### WORK TO BE COMPLETED
Set out exactly, line by line, the stretch of data below that begins at the line containing "2. Valmistuksessa, varastoinnissa, käsittelyssä" and ends at the line containing "- EN 391, Glued", with both ends kept.

(Collected data)
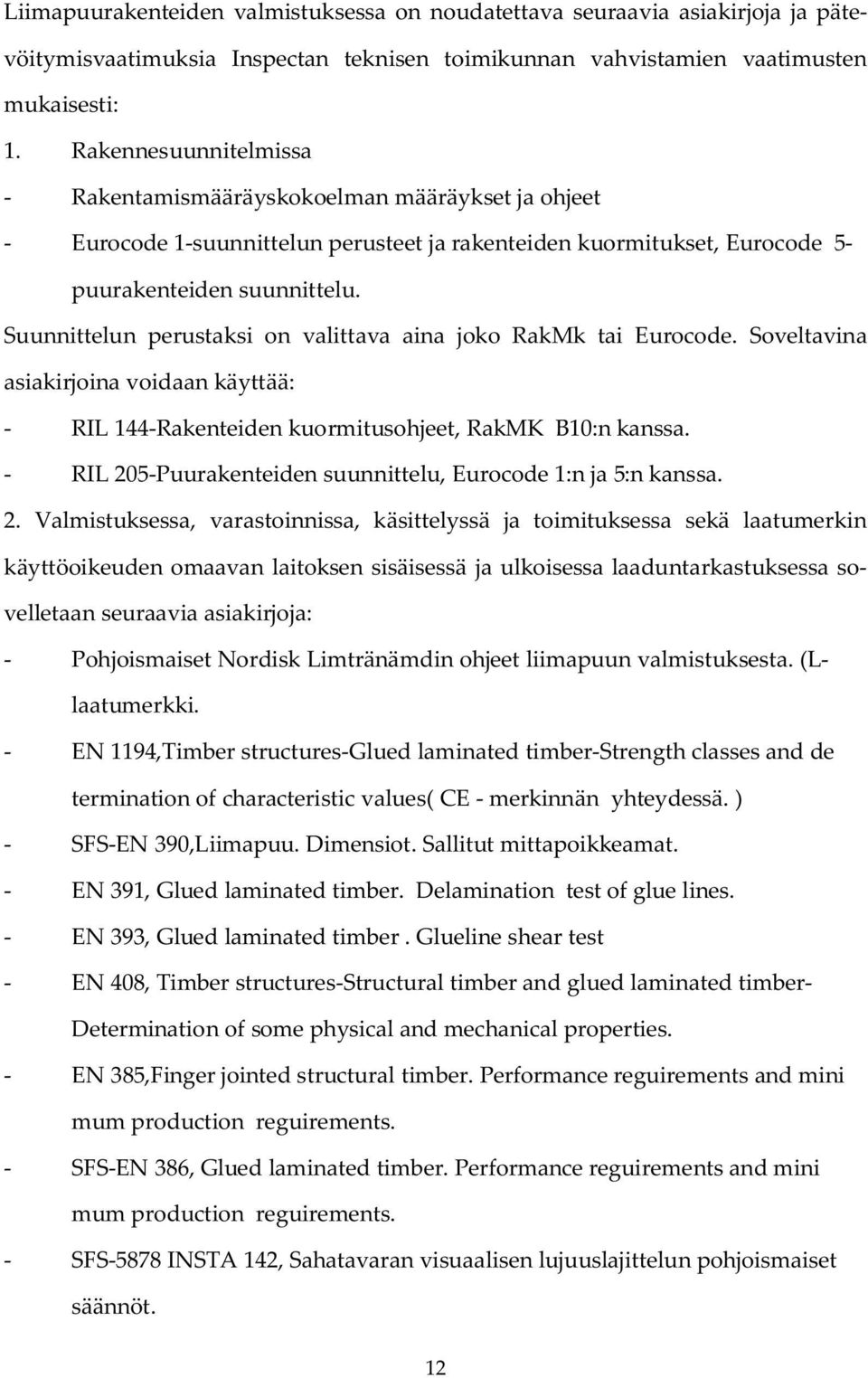 Liimapuurakenteiden valmistuksessa on noudatettava seuraavia asiakirjoja ja pätevöitymisvaatimuksia Inspectan teknisen toimikunnan vahvistamien vaatimusten mukaisesti:

1. Rakennesuunnitelmissa

- Rakentamismääräyskokoelman määräykset ja ohjeet

- Eurocode 1-suunnittelun perusteet ja rakenteiden kuormitukset, Eurocode 5-puurakenteiden suunnittelu.

Suunnittelun perustaksi on valittava aina joko RakMk tai Eurocode. Soveltavina asiakirjoina voidaan käyttää:

- RIL 144-Rakenteiden kuormitusohjeet, RakMK B10:n kanssa.

- RIL 205-Puurakenteiden suunnittelu, Eurocode 1:n ja 5:n kanssa.

2. Valmistuksessa, varastoinnissa, käsittelyssä ja toimituksessa sekä laatumerkin käyttöoikeuden omaavan laitoksen sisäisessä ja ulkoisessa laaduntarkastuksessa sovelletaan seuraavia asiakirjoja:

- Pohjoismaiset Nordisk Limtränämdin ohjeet liimapuun valmistuksesta. (L-laatumerkki.

- EN 1194,Timber structures-Glued laminated timber-Strength classes and de termination of characteristic values( CE - merkinnän yhteydessä. )

- SFS-EN 390,Liimapuu. Dimensiot. Sallitut mittapoikkeamat.

- EN 391, Glued laminated timber. Delamination test of glue lines.

- EN 393, Glued laminated timber . Glueline shear test

- EN 408, Timber structures-Structural timber and glued laminated timber-Determination of some physical and mechanical properties.

- EN 385,Finger jointed structural timber. Performance reguirements and mini mum production reguirements.

- SFS-EN 386, Glued laminated timber. Performance reguirements and mini mum production reguirements.

- SFS-5878 INSTA 142, Sahatavaran visuaalisen lujuuslajittelun pohjoismaiset säännöt.

12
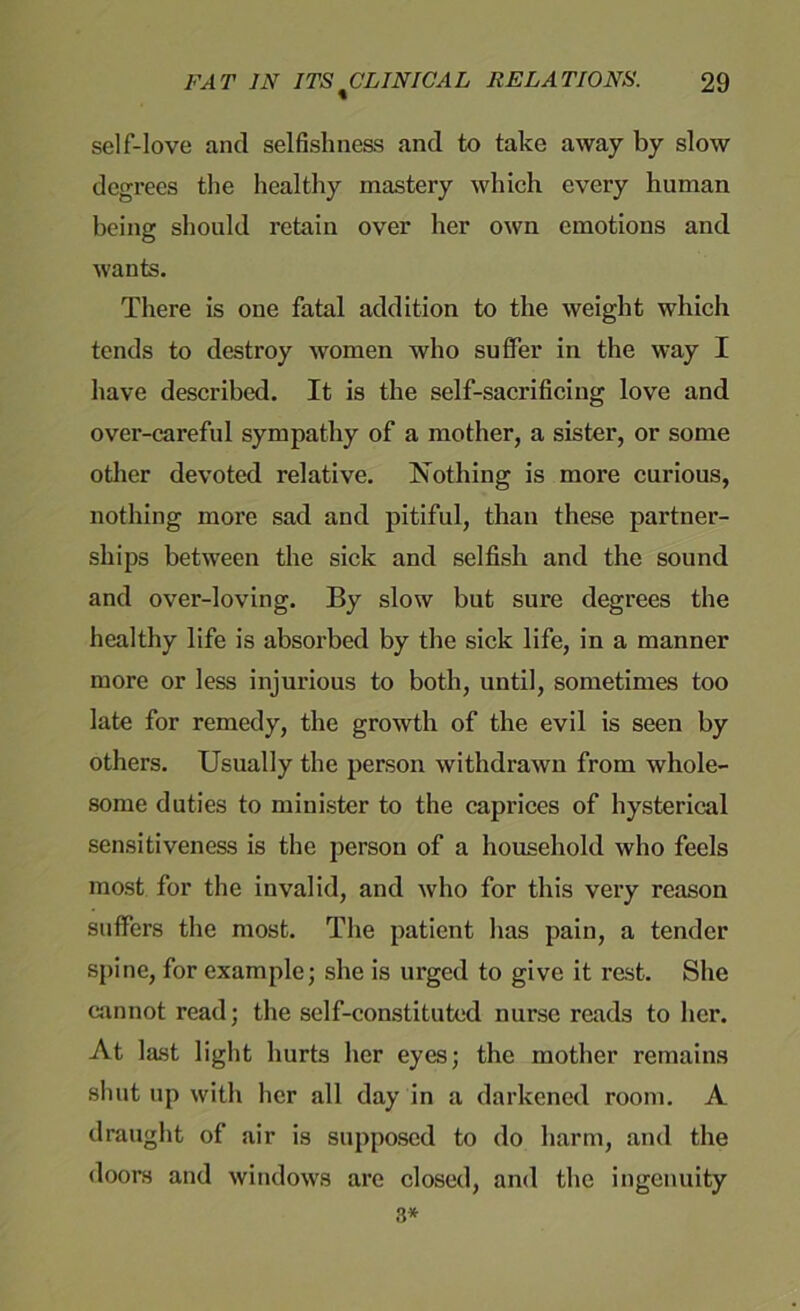 FAT IN ITS CLINICAL RELATIONS. 29

self-love and selfishness and to take away by slow degrees the healthy mastery which every human being should retain over her own emotions and wants.

There is one fatal addition to the weight which tends to destroy women who suffer in the way I have described. It is the self-sacrificing love and over-careful sympathy of a mother, a sister, or some other devoted relative. Nothing is more curious, nothing more sad and pitiful, than these partnerships between the sick and selfish and the sound and over-loving. By slow but sure degrees the healthy life is absorbed by the sick life, in a manner more or less injurious to both, until, sometimes too late for remedy, the growth of the evil is seen by others. Usually the person withdrawn from wholesome duties to minister to the caprices of hysterical sensitiveness is the person of a household who feels most for the invalid, and who for this very reason suffers the most. The patient has pain, a tender spine, for example; she is urged to give it rest. She cannot read; the self-constituted nurse reads to her. At last light hurts her eyes; the mother remains shut up with her all day in a darkened room. A draught of air is supposed to do harm, and the doors and windows are closed, and the ingenuity

3*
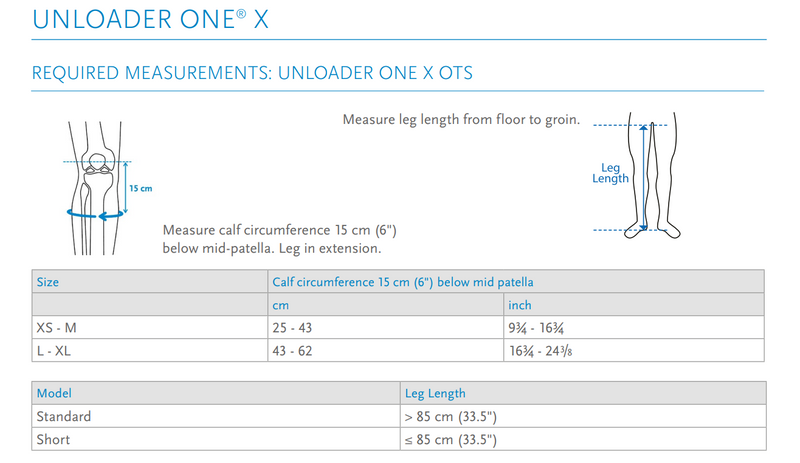 UNLOADER ONE® X

REQUIRED MEASUREMENTS: UNLOADER ONE X OTS

15 cm

Measure calf circumference 15 cm (6") below mid-patella. Leg in extension.

Measure leg length from floor to groin.

Leg Length

| Size | Calf circumference 15 cm (6") below mid patella | |
|---|---|---|
| | cm | inch |
| XS - M | 25 - 43 | 9¾ - 16¾ |
| L - XL | 43 - 62 | 16¾ - 24⅜ |

| Model | Leg Length |
|---|---|
| Standard | > 85 cm (33.5") |
| Short | ≤ 85 cm (33.5") |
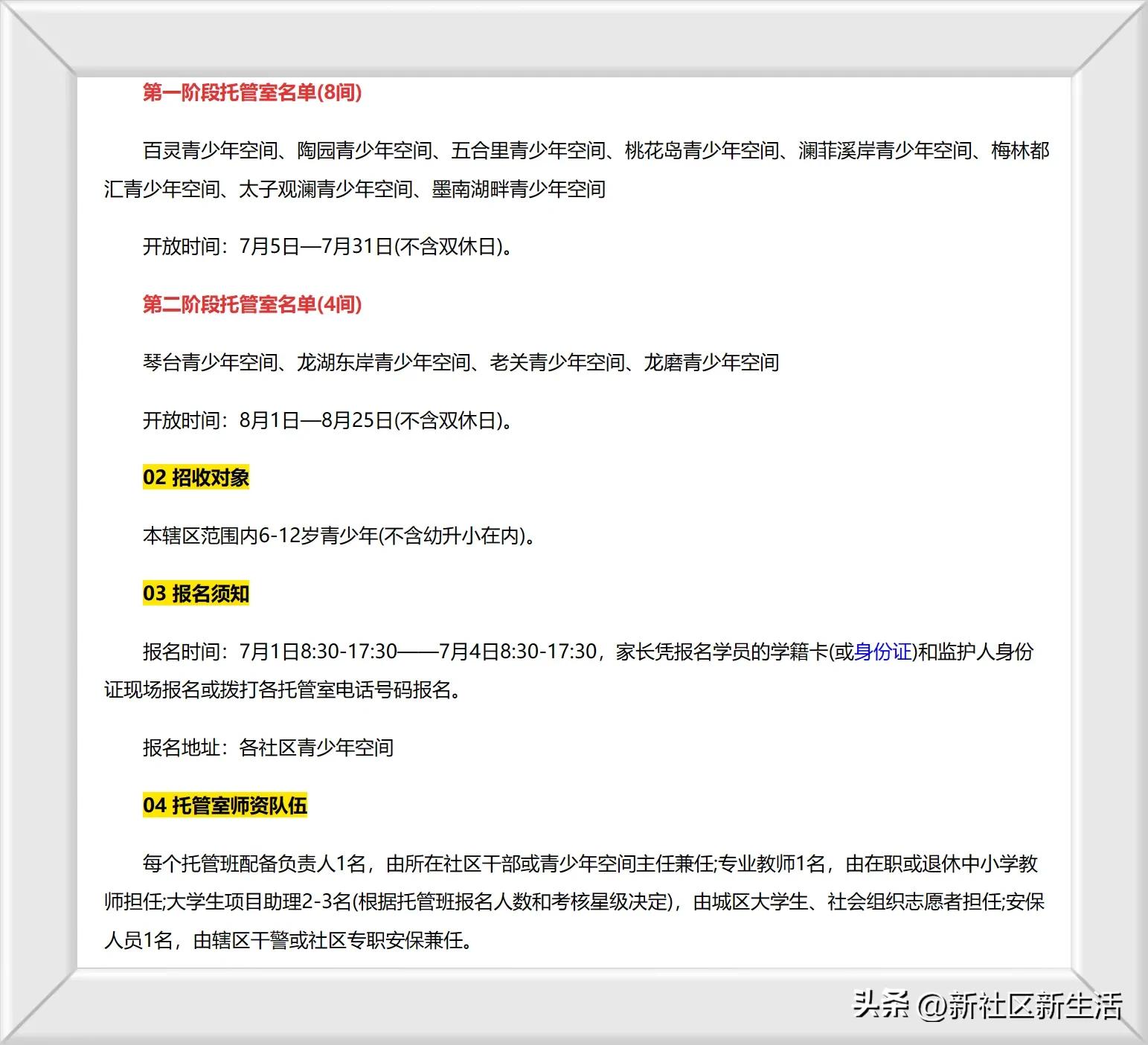 第一阶段托管室名单(8间)

百灵青少年空间、陶园青少年空间、五合里青少年空间、桃花岛青少年空间、澜菲溪岸青少年空间、梅林都汇青少年空间、太子观澜青少年空间、墨南湖畔青少年空间

开放时间：7月5日—7月31日(不含双休日)。

第二阶段托管室名单(4间)

琴台青少年空间、龙湖东岸青少年空间、老关青少年空间、龙磨青少年空间

开放时间：8月1日—8月25日(不含双休日)。

02 招收对象

本辖区范围内6-12岁青少年(不含幼升小在内)。

03 报名须知

报名时间：7月1日8:30-17:30——7月4日8:30-17:30，家长凭报名学员的学籍卡(或身份证)和监护人身份证现场报名或拨打各托管室电话号码报名。

报名地址：各社区青少年空间

04 托管室师资队伍

每个托管班配备负责人1名，由所在社区干部或青少年空间主任兼任;专业教师1名，由在职或退休中小学教师担任;大学生项目助理2-3名(根据托管班报名人数和考核星级决定)，由城区大学生、社会组织志愿者担任;安保人员1名，由辖区干警或社区专职安保兼任。

头条 @新社区新生活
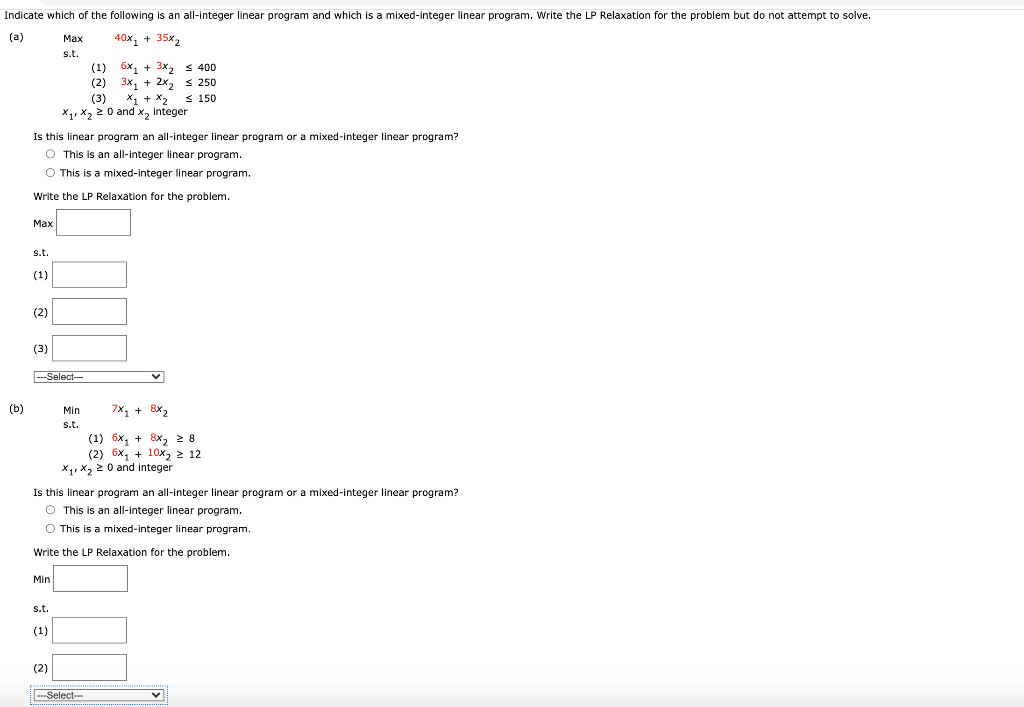 Indicate which of the following is an all-integer linear program and which is a mixed-integer linear program. Write the LP Relaxation for the problem but do not attempt to solve.

(a) Max $40x_1 + 35x_2$
s.t.
(1) $6x_1 + 3x_2 \leq 400$
(2) $3x_1 + 2x_2 \leq 250$
(3) $x_1 + x_2 \leq 150$
$x_1, x_2 \geq 0$ and $x_2$ integer

Is this linear program an all-integer linear program or a mixed-integer linear program?
This is an all-integer linear program.
This is a mixed-integer linear program.

Write the LP Relaxation for the problem.

Max

s.t.
(1)

(2)

(3)

---Select---

(b) Min $7x_1 + 8x_2$
s.t.
(1) $6x_1 + 8x_2 \geq 8$
(2) $6x_1 + 10x_2 \geq 12$
$x_1, x_2 \geq 0$ and integer

Is this linear program an all-integer linear program or a mixed-integer linear program?
This is an all-integer linear program.
This is a mixed-integer linear program.

Write the LP Relaxation for the problem.

Min

s.t.
(1)

(2)

---Select---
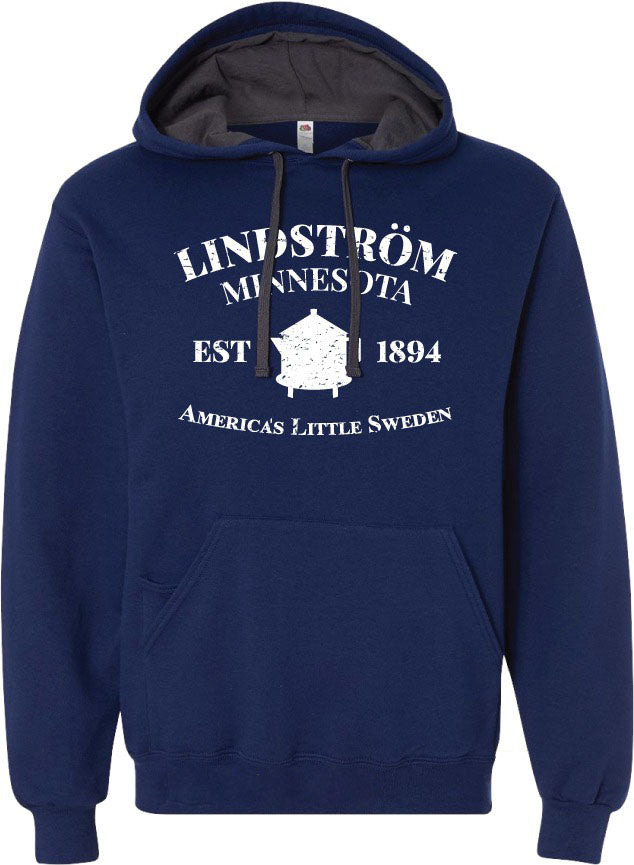 LINDSTRÖM
MINNESOTA
EST 1894
AMERICA'S LITTLE SWEDEN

### RESPONSE TO THIS TASK
2. Valmistuksessa, varastoinnissa, käsittelyssä ja toimituksessa sekä laatumerkin käyttöoikeuden omaavan laitoksen sisäisessä ja ulkoisessa laaduntarkastuksessa sovelletaan seuraavia asiakirjoja:

- Pohjoismaiset Nordisk Limtränämdin ohjeet liimapuun valmistuksesta. (L-laatumerkki.

- EN 1194,Timber structures-Glued laminated timber-Strength classes and de termination of characteristic values( CE - merkinnän yhteydessä. )

- SFS-EN 390,Liimapuu. Dimensiot. Sallitut mittapoikkeamat.

- EN 391, Glued laminated timber. Delamination test of glue lines.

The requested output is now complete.